Despite the odd piece of sloppy storytelling, Shooting War managed to get the
result it was after, but there wasn’t much need another version of the same
character to take that journey.
In Shooting War we occasionally get
glimpses of veteran broadcaster Dan Rather, and I couldn't help but wish the
story would follow him. The grizzled veteran, rather than the newbie. The new
guy might make sense narratively, learning life lessons and plot turns at the
same time as the reader, but that doesn't mean something else can’t be tried.
Of course, with purely anecdotal evidence
pointing to the typical Vertigo reader as a young, hipper-than-thou sort, it
shouldn't really be that much of a surprise that the main character should be a
reflection of the readership. This is a comic trick that has been used heavily
ever since Robin pulled on his short shorts, one that presumes that audience
identification is one of the most important parts of a character.
But Matty Roth’s point of view just seemed
too simplistic, and as DMZ went on, Roth became even more unlikeable,
especially when he got deeply involved with the politics of the thing. I can
even pinpoint the moment when I finally stopped giving any kind of shit about
the character – when he was seen screaming at somebody to turn a camera off
because he didn’t like what they were filming, while slinging a rifle, and went from being somebody
trying to uncover the undeniable truth of the situation to just another idiotic
zealot willing to do terrible things in the name of another dubious ideology.
Unsurprisingly, not long after that, he ordered the deaths of a group of people
he thought had attacked him, and became somebody who could rot, for all I
cared.
I gave up the comic not long after
that. The actual storylines were still
occasionally interesting enough, but were nothing that anyone with the most
basic knowledge of international conflicts wouldn't see anywhere else, and were
just not enough for me to justify buying the comic every month.
I have followed the story since,
half-heartedly reading the next trades, thank to the local lovely library, but in the
end, it was more disappointment than anything else. Roth did finally come to
his ideological senses, but it was too little, too late. I was somewhat
relieved to see that in the last couple of issues, he had finally accepted
responsibility for his actions like a grown up, but he still played up to his
own martyr complex. Matty Roth was consistently insufferable to the end.
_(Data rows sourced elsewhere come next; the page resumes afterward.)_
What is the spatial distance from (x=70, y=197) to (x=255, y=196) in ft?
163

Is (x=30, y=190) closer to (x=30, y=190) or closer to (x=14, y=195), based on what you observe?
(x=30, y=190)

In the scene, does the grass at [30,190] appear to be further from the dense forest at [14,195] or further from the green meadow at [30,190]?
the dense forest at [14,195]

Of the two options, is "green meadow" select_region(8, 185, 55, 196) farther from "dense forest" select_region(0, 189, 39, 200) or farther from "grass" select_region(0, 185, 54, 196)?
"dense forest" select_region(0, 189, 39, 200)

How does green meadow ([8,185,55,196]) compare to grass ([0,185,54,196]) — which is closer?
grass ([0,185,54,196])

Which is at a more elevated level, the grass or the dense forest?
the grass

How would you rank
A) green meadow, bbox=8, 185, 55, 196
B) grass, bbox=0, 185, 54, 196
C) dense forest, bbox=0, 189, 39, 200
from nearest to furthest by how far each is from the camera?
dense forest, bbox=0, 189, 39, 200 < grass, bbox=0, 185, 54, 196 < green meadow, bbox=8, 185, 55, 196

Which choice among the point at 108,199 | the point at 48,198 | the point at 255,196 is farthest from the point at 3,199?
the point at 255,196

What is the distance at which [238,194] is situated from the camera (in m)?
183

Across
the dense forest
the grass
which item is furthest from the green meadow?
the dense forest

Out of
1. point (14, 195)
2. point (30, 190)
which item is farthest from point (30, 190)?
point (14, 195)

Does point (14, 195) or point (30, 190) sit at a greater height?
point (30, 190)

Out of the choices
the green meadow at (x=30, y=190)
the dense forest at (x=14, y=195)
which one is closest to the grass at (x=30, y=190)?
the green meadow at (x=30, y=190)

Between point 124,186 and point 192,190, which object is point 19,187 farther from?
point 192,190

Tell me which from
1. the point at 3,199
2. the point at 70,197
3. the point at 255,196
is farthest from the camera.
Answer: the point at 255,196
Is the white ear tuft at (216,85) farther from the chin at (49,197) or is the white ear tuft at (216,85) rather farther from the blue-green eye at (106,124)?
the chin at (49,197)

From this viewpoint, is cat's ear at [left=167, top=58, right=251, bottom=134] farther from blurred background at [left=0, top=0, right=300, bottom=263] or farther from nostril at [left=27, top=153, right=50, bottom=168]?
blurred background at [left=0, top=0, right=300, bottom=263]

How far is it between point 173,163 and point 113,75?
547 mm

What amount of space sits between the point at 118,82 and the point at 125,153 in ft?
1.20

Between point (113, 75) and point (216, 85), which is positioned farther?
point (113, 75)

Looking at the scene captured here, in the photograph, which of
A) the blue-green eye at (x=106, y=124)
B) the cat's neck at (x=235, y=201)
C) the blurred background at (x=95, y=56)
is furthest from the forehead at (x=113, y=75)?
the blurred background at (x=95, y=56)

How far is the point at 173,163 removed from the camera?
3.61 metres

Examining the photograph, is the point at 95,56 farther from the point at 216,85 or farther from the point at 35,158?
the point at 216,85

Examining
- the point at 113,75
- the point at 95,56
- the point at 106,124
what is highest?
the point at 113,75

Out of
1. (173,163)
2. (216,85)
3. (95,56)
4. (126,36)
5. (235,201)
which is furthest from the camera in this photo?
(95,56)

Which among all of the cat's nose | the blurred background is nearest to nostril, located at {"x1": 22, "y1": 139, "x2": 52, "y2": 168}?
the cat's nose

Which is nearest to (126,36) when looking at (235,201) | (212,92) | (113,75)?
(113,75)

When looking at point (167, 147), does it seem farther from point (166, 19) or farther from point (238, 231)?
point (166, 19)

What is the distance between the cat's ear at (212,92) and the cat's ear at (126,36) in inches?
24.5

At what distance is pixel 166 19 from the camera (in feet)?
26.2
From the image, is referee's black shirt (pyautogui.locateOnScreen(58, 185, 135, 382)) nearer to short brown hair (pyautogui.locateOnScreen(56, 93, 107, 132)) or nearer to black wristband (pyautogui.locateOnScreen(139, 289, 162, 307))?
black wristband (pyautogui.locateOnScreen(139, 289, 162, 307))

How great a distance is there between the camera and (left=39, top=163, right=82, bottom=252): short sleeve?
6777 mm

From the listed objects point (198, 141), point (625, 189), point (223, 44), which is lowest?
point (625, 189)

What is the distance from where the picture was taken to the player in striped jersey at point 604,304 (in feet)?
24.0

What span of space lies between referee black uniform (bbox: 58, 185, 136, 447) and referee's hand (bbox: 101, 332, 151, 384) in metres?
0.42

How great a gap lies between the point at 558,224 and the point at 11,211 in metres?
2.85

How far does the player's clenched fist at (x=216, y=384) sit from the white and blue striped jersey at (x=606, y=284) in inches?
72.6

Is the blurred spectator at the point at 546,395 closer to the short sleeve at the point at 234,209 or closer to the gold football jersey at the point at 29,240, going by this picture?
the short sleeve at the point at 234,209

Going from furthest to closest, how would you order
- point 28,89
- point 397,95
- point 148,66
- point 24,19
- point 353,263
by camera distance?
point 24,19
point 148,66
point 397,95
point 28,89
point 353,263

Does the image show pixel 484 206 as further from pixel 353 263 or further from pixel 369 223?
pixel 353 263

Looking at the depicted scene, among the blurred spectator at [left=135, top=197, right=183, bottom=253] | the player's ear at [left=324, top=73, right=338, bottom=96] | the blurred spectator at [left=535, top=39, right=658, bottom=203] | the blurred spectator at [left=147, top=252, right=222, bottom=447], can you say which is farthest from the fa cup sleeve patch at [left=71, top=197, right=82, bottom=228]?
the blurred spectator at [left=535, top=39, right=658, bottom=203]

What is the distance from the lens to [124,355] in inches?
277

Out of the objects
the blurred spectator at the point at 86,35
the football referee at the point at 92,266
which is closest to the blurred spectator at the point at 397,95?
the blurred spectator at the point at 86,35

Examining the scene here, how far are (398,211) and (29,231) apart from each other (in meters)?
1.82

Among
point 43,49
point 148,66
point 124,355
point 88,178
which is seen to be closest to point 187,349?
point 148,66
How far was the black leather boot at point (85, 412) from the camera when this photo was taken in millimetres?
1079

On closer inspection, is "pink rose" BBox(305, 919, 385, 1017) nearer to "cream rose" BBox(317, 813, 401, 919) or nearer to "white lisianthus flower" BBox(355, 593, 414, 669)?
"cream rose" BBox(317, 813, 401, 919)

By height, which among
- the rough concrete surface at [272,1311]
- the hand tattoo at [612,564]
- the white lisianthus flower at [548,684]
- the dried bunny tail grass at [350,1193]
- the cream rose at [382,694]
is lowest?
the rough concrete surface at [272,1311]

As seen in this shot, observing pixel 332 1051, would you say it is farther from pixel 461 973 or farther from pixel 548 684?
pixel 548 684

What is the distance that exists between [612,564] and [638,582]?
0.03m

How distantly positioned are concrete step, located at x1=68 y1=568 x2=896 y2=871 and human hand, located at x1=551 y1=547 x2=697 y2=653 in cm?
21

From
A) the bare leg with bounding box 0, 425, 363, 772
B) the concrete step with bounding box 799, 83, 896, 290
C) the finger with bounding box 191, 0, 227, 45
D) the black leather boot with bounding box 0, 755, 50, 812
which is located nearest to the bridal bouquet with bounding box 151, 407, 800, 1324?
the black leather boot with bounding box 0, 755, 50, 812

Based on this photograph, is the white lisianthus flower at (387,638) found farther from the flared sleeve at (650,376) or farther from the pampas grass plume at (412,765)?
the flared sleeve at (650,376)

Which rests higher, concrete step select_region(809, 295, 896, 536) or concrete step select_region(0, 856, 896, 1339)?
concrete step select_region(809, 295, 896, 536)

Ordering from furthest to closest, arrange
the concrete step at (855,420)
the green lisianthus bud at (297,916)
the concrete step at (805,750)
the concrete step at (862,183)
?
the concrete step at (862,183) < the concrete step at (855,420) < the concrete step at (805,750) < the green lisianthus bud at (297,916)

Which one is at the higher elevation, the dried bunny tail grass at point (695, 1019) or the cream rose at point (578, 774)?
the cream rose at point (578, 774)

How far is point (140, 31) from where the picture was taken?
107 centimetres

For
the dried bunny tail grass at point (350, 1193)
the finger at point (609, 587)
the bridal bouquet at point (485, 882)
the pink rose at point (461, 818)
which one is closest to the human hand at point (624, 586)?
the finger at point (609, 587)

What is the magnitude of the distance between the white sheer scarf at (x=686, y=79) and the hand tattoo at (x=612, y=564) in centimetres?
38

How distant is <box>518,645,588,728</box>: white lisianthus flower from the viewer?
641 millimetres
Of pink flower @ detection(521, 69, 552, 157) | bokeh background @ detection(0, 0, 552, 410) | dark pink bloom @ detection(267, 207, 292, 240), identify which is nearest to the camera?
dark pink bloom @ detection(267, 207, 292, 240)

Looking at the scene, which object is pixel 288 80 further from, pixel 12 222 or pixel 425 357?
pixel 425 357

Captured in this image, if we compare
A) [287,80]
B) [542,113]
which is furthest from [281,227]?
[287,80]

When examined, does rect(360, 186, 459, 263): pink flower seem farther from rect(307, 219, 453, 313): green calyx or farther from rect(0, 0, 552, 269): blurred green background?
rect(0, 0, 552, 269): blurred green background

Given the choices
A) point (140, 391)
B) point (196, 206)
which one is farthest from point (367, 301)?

There weren’t a lot of laughs in DMZ, and
while it is hard to find humour in the bombs falling, the unrelenting grimness
and seriousness exemplified by Matty Roth was no fun to hang out with,
producing no life or vigour.
My ultimate disappointment with DMZ is
largely my own fault – I can’t complain about the fact that it didn’t give me
what I want, because that’s what I always want stories to do.
But I still feel the greatest fault of the
comic was that it never really lived up to its potential, focusing on dull,
predictable and ideologically dubious aspects of the demilitarised zone, rather
than highlighting the lives of the people scraping out a life under the hail of
steel. That's where the real stories were, but DMZ wasn't really interested in that sort of story.
1 comment:
Read the first book but can't remember much about it except thinking nice art but 2000 AD does this sort of thing much better!